The ground was developed by retired local businessman John Fretwell, a former Welbeck cricketer who wanted to create a new facility for the local community. Welbeck Colliery Cricket Club — as they were then known — were felt to have outgrown the facilities at their Oakfield Lane ground in Market Warsop. Fretwell identified a site on farmland off Sookholme Road where the new complex was constructed in 2006. Welbeck Colliery began to play at the ground from the beginning of the 2007 season.

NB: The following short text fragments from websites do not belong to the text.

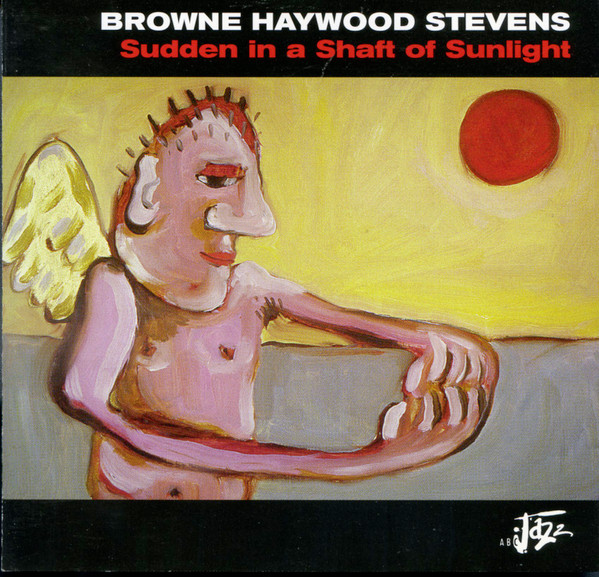 ALLAN BROWNE - Browne Haywood Stevens : Sudden In A Shaft Of Sunlight cover 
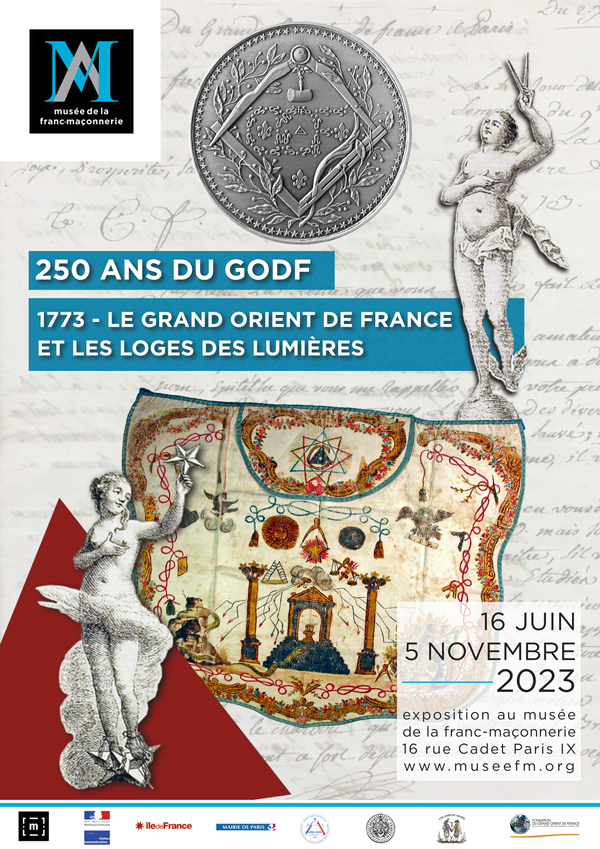 250 ans du GODF. 1773 - Le Grand Orient de France et les Loges des Lumières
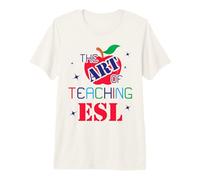 ESL Teaching Multilingual Teacher ESL Teacher Premium T-Shirt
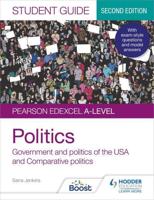 Pearson Edexcel A-Level Politics. Student Guide 2 Government and Politics of the USA and Comparative Politics
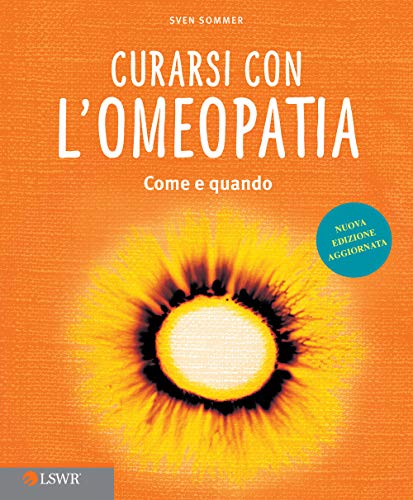 Curarsi con l'Omeopatia: Come Quando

Part of Fretwell's vision for the ground was to bring county cricket back to the north of Nottinghamshire, which was achieved in 2015. Prior to then, Nottinghamshire had not played a home match anywhere other than Trent Bridge since 2004, and not at another ground in their own county since 1998. The inaugural "Welbeck Weekender" took place in July 2015, with Royal London One-Day Cup matches on consecutive days against Warwickshire and Glamorgan. in July 2016, Nottinghamshire faced Derbyshire in the same competition. Nottinghamshire have also used the ground for Second XI fixtures several times since 2008.

Nottinghamshire Women played their first Women's County Championship match at Welbeck in 2009 and have used the ground regularly since 2013.

== Financial activities ==
The complex is a registered charity. During the financial year of 2022–2023, it raised £66,725 and had expenditure of £130,876. The complex is also commercially active as a hospitality venue. A 2019 charity fundraiser benefitting The Stroke Association featured local boxer Steve Ward.